**TASK:** Exact copy, no pictures: set down every entry below as written.

**Records from a data source:**
* * *

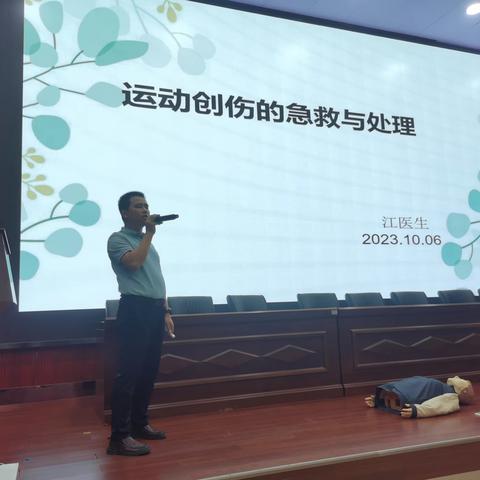 学子楷模进校园，名师大咖进课堂 ——记卓越零班家校共育运动安全培训活动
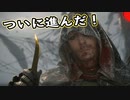 【Death Stranding】まったりクール便 Part 267【実況】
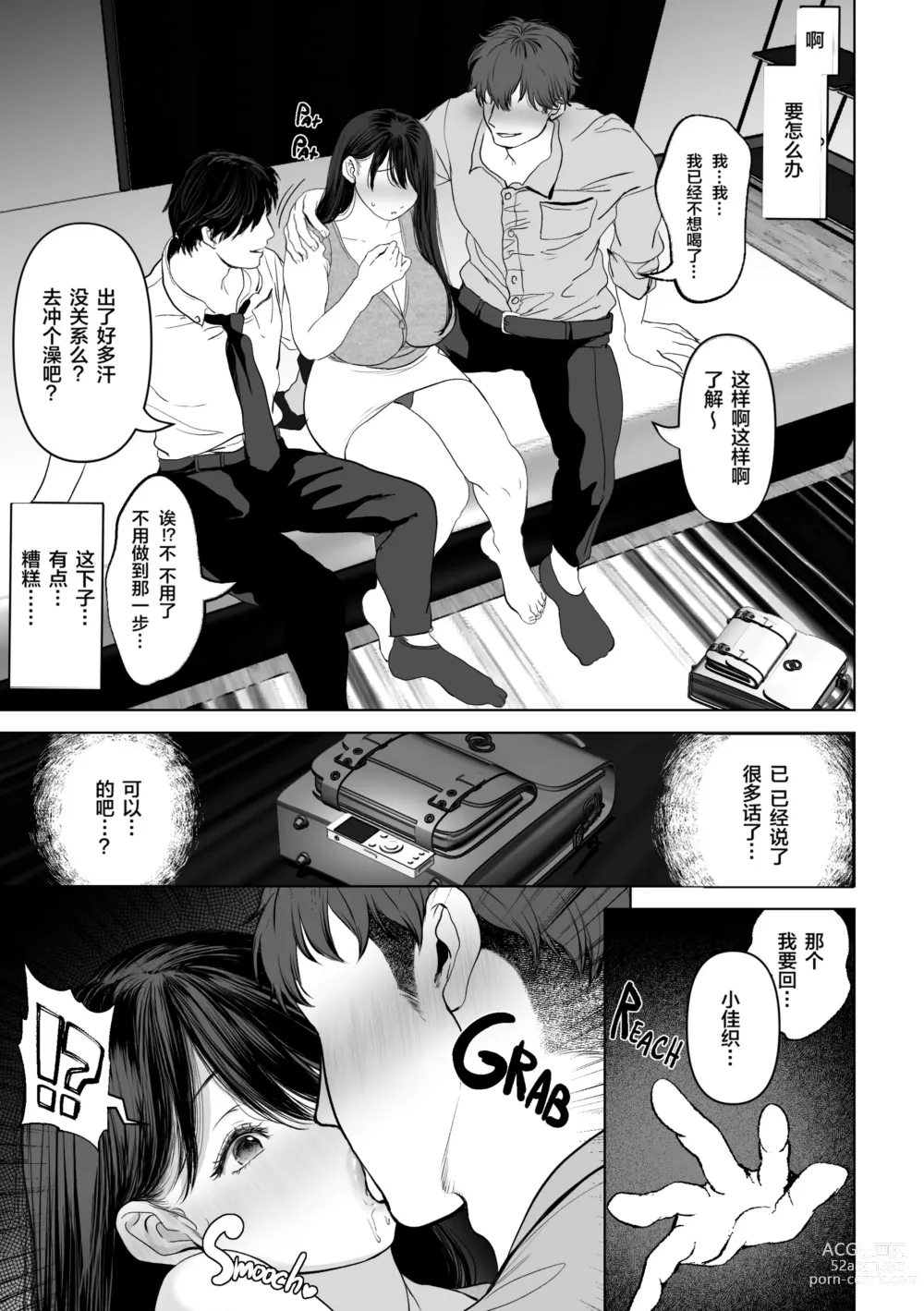 Page 45 of doujinshi Anata ga Nozomu nara 1-5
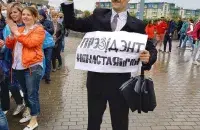 Пратэсты ў Гродне /&nbsp;t.me/hahaby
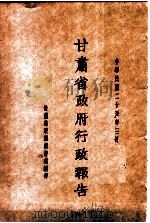甘肃省政府二十五年度行政报告  三月份（1936 PDF版）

* * *

**TASK SOLUTION:**
 学子楷模进校园，名师大咖进课堂 ——记卓越零班家校共育运动安全培训活动
 【Death Stranding】まったりクール便 Part 267【実況】
 Page 45 of doujinshi Anata ga Nozomu nara 1-5
 Пратэсты ў Гродне /&nbsp;t.me/hahaby
甘肃省政府二十五年度行政报告  三月份（1936 PDF版）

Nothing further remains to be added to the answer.